Cardiovascular disease remains the leading cause of death for men and women. Yet, some female-specific risk factors often go unnoticed, creating a gap in prevention and early intervention.
Nebraska Medicine cardiologist Christina Dunbar Matos, DO, outlines key considerations for primary care providers to better identify, counsel and coordinate care for female patients.
Commonly overlooked risk factors
Two important, but often overlooked, red flags include:
- History of pregnancy-related cardiovascular complications – Conditions such as gestational hypertension, gestational diabetes or other cardiac events that resolve postpartum can still indicate long-term cardiovascular risk.
- Menopausal status – Women who experience menopause before the average age, whether naturally or due to hysterectomy/oophorectomy, face increased lifetime cardiovascular risk and may require earlier screening.
“These risk factors don’t always surface in a standard history, but they should,” Dr. Dunbar says.
How hormone changes shape heart disease risk
Hormone shifts across a woman’s lifespan can significantly influence cardiovascular risk. For example, research suggests that hormonal changes during pregnancy and postpartum may contribute to spontaneous coronary artery dissection (SCAD), which occurs most often in women. Conversely, cardiovascular risk rises sharply in the decade after menopause — likely related in part to the loss of estrogen and progesterone’s protective effects.
“Women who’ve been postmenopausal for 10 years or more are at the highest risk of developing certain cardiovascular conditions,” Dr. Dunbar explains. “When estrogen replacement begins earlier — ideally during perimenopause — we often don’t see the same cardiac impact.”
Considerations for pregnancy
Women with the following conditions need preconception counseling and coordinated care with cardiology:
- Congenital heart disease.
- Known coronary artery disease.
- Pulmonary hypertension or disease.
- Severe valve disease.
“It’s important for these patients to work closely with a multidisciplinary care team to weigh risks for both mother and baby,” Dr. Dunbar says.
Additionally, certain cardiovascular medications, including some antihypertensives, can cause fetal harm, particularly early in pregnancy. PCPs should review and adjust medications in advance for women who are pregnant or planning pregnancy.

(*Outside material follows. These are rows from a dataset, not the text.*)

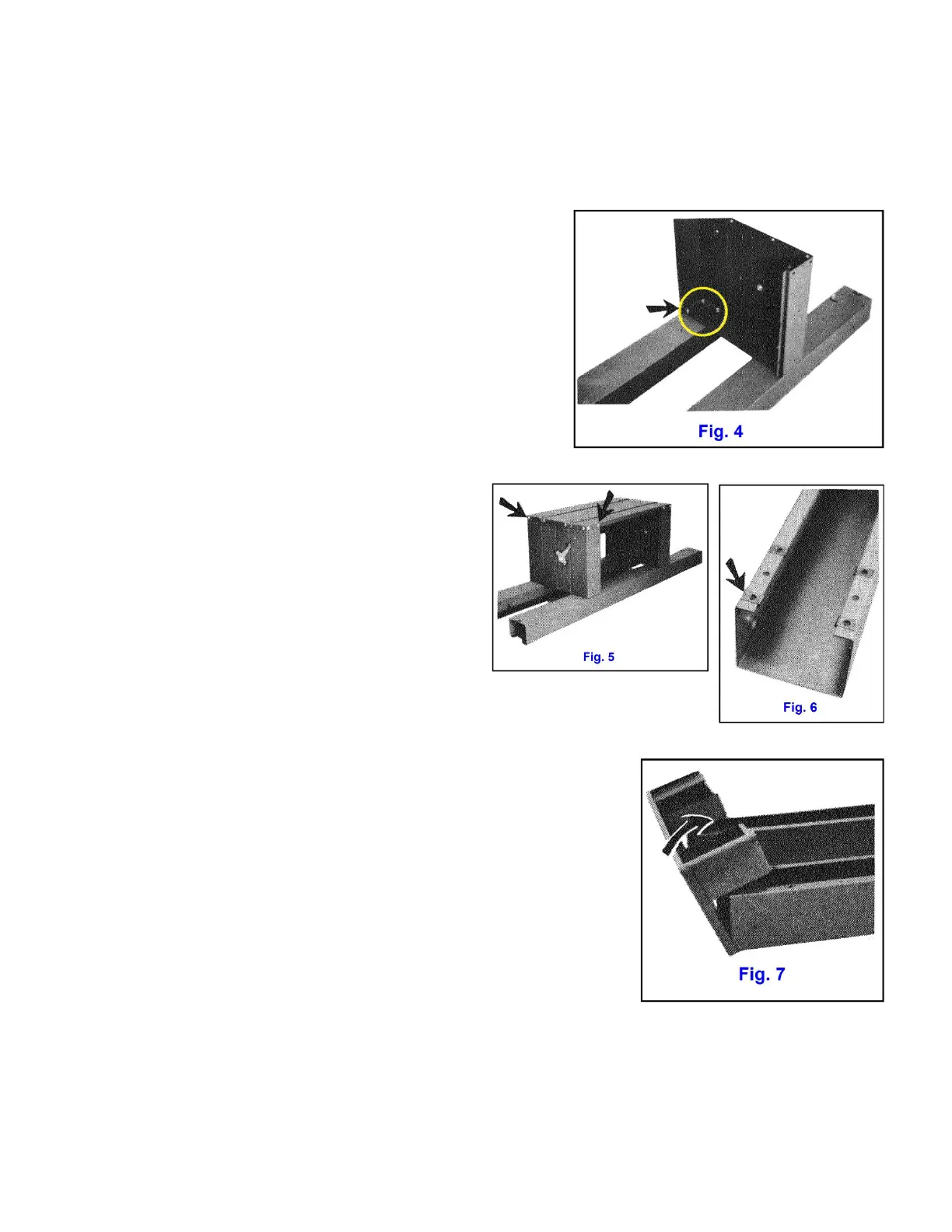 Fig. 4

Fig. 5

Fig. 6

Fig. 7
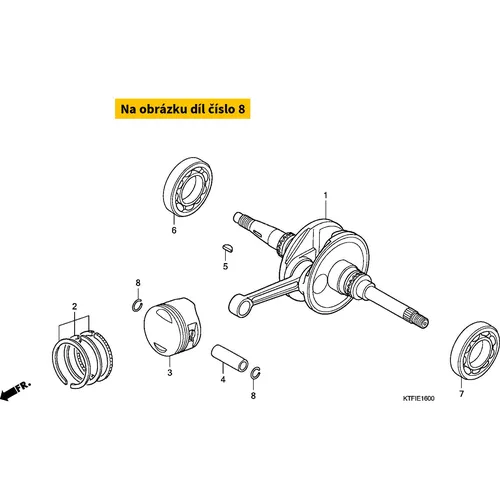 Na obrázku díl číslo 8

1

6

5

8

2

3

4

8

7

FR.

KTFIE1600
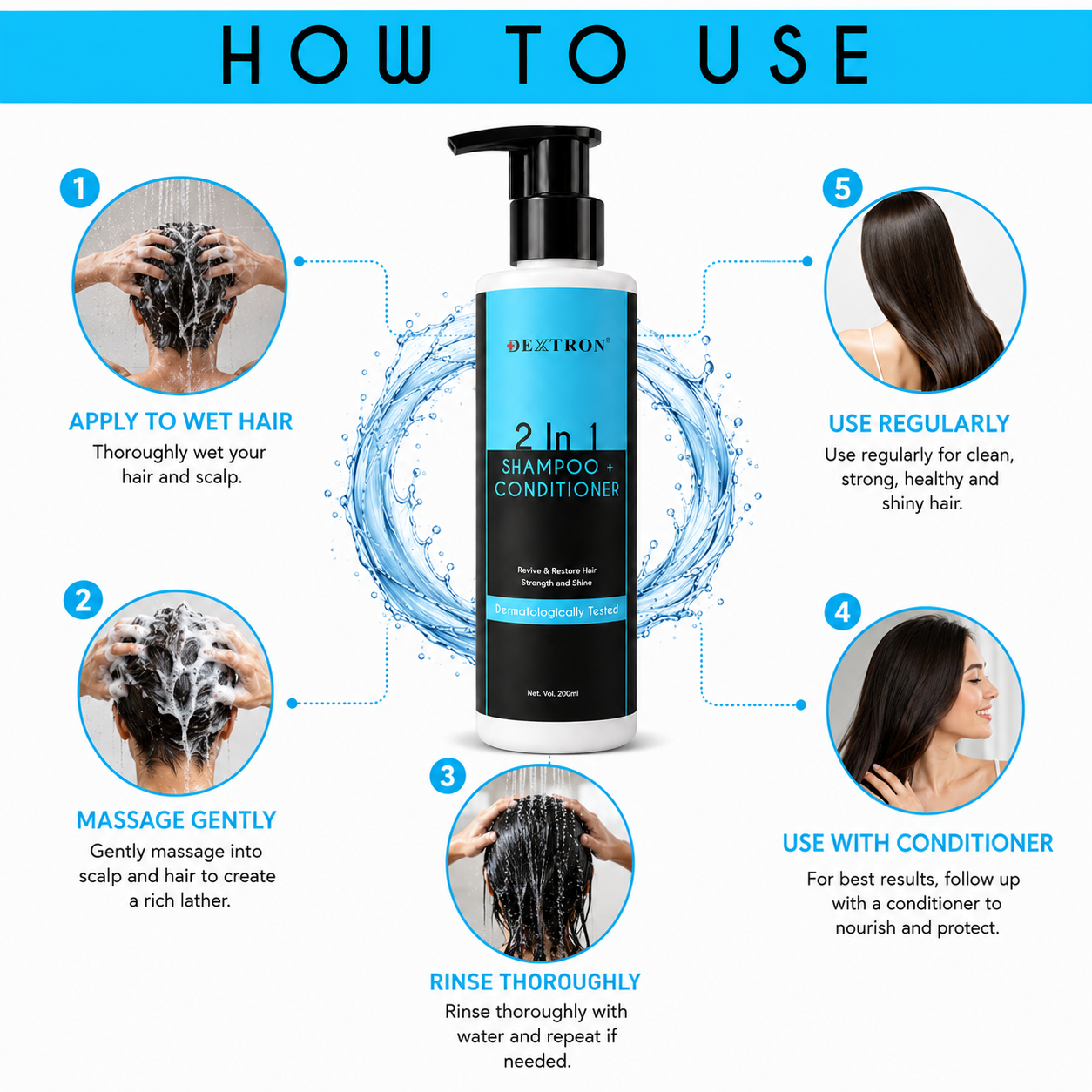 HOW TO USE

1

APPLY TO WET HAIR

Thoroughly wet your hair and scalp.

2

MASSAGE GENTLY

Gently massage into scalp and hair to create a rich lather.

DEXTRON®

2 In 1

SHAMPOO + CONDITIONER

Revive & Restore Hair Strength and Shine

Dermatologically Tested

Net. Vol. 200ml

3

RINSE THOROUGHLY

Rinse thoroughly with water and repeat if needed.

5

USE REGULARLY

Use regularly for clean, strong, healthy and shiny hair.

4

USE WITH CONDITIONER

For best results, follow up with a conditioner to nourish and protect.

Screening and collaboration
When assessing cardiovascular risk in women, remember that standard tools, such as the Atherosclerotic Cardiovascular Disease (ASCVD) risk calculator, do not factor in pregnancy-related complications, which can lead to underestimating. Including reproductive history, menopausal status and stage of hormonal transition in your evaluation gives a more complete risk picture.
Putting it into practice
By addressing patient-specific risk factors, adjusting treatment during different life stages and collaborating with cardiology, PCPs can significantly improve cardiovascular outcomes for women.
“Managing these patients well requires a multidisciplinary approach,” Dr. Dunbar says. “If primary care providers recognize these risk factors in their patients, it’s important to have a clear threshold for referral.”
Key takeaways for PCPs
- Include reproductive and menopausal history in cardiovascular risk assessments.
- Screen women with prior pregnancy-related complications for long-term risk.
- Recognize early menopause or oophorectomy as a marker for increased cardiovascular risk.
- Review medication safety for women who are pregnant or planning pregnancy.
- Refer high-risk patients for collaborative care with cardiology before conception.
- Remember that standard risk calculators may underestimate risk in women — consider specialist input when in doubt.